_Task directions_: Working from the material below, print the lines from the line holding "From <bbox>522, 0, 1270, 207</bbox>: green" through its final line, inclusive, exactly and with nothing else; pictures are excluded.

_Spatial data with pictures_:
-- Begin --

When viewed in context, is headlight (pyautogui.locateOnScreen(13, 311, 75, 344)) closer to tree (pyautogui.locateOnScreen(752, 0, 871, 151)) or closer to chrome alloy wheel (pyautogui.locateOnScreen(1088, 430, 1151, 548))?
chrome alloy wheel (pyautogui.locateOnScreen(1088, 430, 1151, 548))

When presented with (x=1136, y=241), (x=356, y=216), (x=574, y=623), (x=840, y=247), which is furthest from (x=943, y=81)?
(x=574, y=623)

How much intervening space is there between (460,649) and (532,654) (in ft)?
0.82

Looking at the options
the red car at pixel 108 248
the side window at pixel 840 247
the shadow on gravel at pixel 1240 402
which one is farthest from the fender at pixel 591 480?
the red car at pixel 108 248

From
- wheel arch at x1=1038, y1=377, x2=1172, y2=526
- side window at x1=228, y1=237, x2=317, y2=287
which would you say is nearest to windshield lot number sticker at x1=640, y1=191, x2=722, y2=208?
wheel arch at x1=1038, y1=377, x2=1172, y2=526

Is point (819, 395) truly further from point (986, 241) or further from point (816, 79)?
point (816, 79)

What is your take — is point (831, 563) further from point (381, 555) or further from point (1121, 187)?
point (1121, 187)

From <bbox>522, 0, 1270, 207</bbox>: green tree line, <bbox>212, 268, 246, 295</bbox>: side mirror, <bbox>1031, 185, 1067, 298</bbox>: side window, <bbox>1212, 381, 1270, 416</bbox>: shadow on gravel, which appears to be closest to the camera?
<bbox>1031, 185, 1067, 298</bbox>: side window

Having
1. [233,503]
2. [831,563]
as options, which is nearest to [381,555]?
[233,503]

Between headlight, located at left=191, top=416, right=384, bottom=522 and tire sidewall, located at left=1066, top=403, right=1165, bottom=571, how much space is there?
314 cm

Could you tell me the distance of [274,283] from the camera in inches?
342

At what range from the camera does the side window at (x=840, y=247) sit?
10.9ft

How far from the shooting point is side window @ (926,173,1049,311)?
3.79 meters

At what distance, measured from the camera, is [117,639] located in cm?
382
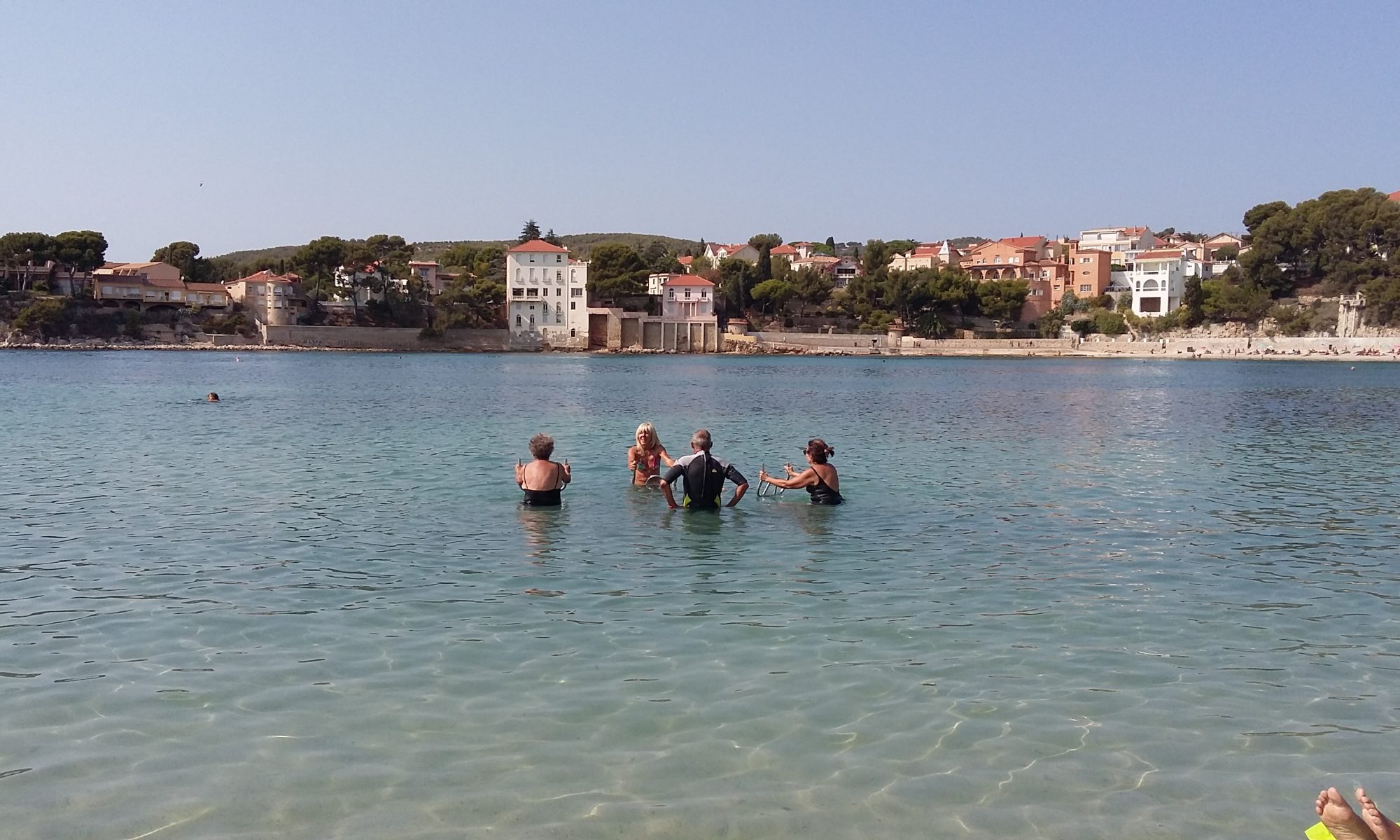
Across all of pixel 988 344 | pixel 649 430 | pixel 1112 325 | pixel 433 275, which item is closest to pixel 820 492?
pixel 649 430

-- End --

_Response to the task_:
From <bbox>522, 0, 1270, 207</bbox>: green tree line, <bbox>212, 268, 246, 295</bbox>: side mirror, <bbox>1031, 185, 1067, 298</bbox>: side window, <bbox>1212, 381, 1270, 416</bbox>: shadow on gravel, which appears to be closest to the camera?
<bbox>1031, 185, 1067, 298</bbox>: side window

Having
1. [233,503]
2. [831,563]
as options, which is nearest to [381,555]?
[233,503]

Between headlight, located at left=191, top=416, right=384, bottom=522 and tire sidewall, located at left=1066, top=403, right=1165, bottom=571, how much space is there?
314 cm

Could you tell me the distance of [274,283] from the camera in inches?
342

At what range from the camera does the side window at (x=840, y=247) sit?
10.9ft

How far from the shooting point is side window @ (926,173,1049,311)?
3.79 meters

At what distance, measured from the camera, is [117,639] located in cm?
382
Across all of pixel 988 344 | pixel 649 430 | pixel 1112 325 | pixel 433 275, which item is closest to pixel 820 492?
pixel 649 430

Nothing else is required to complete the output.